Ladera is a generic term for vegetables (and other foods) cooked in oil, and this is really traditional fare. Ladera is eaten all year, but is especially popular during Lent, when many Greeks don’t eat meat. Peas, carrots and potatoes, like in this recipe, are common in a ladera, as are artichoke hearts, peppers, tomatoes, beans – depending on what is in season. One, two or three vegetables cooked together and eaten, often as a main dish, in company with feta cheese and bread. But the ladera can of course also be served as an accompaniment to meat or fish. Dill is often used as spice, but especially with mint, peas are more than usable, and parsley goes with more or less everything. The recipe below is just a starting point, experiment with different vegetables and herbs.

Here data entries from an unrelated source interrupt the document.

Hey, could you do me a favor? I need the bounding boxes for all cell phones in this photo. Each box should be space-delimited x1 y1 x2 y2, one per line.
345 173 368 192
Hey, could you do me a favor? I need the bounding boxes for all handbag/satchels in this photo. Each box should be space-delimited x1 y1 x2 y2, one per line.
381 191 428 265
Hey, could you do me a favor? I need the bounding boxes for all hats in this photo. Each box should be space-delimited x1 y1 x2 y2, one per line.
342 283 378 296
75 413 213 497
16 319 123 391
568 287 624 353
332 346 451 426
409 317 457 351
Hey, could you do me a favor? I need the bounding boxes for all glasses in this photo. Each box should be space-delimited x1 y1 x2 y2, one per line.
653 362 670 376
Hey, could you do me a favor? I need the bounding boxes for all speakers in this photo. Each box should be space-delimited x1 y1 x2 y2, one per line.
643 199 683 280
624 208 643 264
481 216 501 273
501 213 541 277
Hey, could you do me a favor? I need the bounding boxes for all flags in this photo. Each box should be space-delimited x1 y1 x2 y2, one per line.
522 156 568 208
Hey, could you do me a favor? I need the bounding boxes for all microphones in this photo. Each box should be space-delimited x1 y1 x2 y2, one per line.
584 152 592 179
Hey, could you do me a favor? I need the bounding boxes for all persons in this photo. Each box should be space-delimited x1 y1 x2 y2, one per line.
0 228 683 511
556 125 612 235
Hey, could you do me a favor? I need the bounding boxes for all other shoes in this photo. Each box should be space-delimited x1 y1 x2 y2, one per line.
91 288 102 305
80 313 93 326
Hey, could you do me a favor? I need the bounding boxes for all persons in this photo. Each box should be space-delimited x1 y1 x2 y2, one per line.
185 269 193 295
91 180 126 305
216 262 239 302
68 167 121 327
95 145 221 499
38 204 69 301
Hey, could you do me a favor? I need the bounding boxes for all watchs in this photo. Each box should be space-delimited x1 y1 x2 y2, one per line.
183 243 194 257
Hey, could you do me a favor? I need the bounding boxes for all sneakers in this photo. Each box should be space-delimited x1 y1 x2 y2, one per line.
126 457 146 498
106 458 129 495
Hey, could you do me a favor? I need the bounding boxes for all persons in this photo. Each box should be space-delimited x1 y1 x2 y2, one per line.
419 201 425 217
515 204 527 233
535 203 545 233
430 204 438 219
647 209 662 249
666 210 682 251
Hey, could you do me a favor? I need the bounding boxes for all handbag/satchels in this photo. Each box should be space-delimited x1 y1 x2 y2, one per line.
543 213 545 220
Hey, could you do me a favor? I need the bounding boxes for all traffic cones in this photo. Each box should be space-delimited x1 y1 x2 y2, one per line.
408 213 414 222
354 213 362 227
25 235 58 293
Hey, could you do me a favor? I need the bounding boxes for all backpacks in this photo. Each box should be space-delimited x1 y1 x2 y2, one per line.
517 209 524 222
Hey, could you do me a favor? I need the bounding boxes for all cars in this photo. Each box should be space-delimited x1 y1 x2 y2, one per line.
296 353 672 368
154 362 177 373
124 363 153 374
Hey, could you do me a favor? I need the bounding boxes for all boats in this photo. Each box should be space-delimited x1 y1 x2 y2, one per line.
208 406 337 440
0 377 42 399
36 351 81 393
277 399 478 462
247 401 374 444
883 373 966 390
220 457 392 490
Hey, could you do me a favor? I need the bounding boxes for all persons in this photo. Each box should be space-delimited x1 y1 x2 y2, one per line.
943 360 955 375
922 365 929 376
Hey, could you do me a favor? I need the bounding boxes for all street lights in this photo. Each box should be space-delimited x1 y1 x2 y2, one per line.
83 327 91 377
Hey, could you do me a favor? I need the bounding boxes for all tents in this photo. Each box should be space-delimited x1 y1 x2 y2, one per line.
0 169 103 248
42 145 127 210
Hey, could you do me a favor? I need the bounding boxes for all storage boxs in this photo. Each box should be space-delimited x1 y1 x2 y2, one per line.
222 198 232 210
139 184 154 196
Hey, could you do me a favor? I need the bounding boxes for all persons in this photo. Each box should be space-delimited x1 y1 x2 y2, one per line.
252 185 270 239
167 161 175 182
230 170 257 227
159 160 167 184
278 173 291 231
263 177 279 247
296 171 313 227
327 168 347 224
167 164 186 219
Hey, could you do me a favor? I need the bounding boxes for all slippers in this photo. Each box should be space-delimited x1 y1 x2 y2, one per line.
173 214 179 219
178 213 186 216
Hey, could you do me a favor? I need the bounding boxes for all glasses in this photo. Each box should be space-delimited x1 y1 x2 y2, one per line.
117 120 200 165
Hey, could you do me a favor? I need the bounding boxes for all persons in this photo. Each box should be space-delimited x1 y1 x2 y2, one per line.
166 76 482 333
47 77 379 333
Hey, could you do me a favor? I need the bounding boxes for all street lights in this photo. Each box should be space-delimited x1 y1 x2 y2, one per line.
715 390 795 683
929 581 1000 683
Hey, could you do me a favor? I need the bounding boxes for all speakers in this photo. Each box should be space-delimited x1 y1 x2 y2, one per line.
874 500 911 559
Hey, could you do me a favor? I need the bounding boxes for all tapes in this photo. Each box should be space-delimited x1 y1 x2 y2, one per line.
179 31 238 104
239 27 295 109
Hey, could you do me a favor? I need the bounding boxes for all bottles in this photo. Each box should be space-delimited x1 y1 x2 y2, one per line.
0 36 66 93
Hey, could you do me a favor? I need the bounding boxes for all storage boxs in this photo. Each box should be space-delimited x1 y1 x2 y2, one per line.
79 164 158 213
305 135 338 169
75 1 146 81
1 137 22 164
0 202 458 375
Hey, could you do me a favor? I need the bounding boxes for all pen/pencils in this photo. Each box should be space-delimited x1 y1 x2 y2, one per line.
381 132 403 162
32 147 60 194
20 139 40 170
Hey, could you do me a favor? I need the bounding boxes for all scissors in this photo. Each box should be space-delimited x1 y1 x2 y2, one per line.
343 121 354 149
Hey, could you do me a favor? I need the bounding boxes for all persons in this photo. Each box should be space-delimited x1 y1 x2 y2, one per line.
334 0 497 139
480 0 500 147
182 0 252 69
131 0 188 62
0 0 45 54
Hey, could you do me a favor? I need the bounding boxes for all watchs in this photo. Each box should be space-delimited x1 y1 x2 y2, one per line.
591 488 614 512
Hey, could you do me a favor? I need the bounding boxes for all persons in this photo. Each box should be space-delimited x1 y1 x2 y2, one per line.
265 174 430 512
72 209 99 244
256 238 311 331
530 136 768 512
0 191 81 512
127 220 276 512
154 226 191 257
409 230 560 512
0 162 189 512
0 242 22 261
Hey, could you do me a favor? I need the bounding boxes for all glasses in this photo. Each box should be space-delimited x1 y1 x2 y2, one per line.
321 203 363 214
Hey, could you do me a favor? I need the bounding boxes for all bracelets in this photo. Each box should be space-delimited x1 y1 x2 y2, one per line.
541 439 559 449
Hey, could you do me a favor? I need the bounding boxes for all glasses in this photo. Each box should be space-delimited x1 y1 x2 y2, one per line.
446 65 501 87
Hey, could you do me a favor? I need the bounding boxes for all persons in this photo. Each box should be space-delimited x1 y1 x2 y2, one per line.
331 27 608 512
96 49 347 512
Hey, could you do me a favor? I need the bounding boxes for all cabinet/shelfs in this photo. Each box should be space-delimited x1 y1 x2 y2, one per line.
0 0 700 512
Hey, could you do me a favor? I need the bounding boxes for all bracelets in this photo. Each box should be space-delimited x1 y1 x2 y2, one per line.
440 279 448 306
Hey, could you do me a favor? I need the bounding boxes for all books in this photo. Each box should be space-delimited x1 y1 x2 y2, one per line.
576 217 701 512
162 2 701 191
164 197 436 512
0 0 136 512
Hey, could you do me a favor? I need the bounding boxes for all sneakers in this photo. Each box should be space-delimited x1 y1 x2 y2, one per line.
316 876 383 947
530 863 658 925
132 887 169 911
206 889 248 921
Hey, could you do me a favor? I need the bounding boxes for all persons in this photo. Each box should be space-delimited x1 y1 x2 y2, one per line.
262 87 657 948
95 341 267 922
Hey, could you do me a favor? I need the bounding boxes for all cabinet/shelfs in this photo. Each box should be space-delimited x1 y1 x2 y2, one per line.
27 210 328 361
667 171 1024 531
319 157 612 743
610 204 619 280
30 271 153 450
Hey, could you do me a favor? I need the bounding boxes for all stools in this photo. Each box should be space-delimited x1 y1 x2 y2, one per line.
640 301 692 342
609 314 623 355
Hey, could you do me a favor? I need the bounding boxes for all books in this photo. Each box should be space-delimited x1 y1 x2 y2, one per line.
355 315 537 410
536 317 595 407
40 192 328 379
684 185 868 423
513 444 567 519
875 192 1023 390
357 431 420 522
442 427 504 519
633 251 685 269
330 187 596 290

I add quite a lot of water and thus less oil when I cook ladera, to limit the number of calories. If that’s no problem for you, simply use more oil, less water, and the ladera will be even better. Also be aware that the ladera should cook quite a while, in other words, the vegetables will be really soft – over cooked some will say. But that’s the way it should be.
- 50 ml olive oil
- ½ onion, finely chopped
- 200 g peas, frozen or fresh
- 3 carrots into small pieces
- 2 regular potatoes in slightly larger pieces
- 1 tablespoon tomato paste
- 1.5 ml water
- salt, pepper
- 2 to 3 tablespoons fresh dill, finely chopped
- feta cheese and bread for serving
Heat oil and fry the onion so it becomes soft but not brown. Add the rest, except dill. Simmer for 45 minutes under a lid, stirring occasionally. Add the dill. Eat the ladera warm or lukewarm, with bread and feta.
For 2 as main course, 4 as a side dish.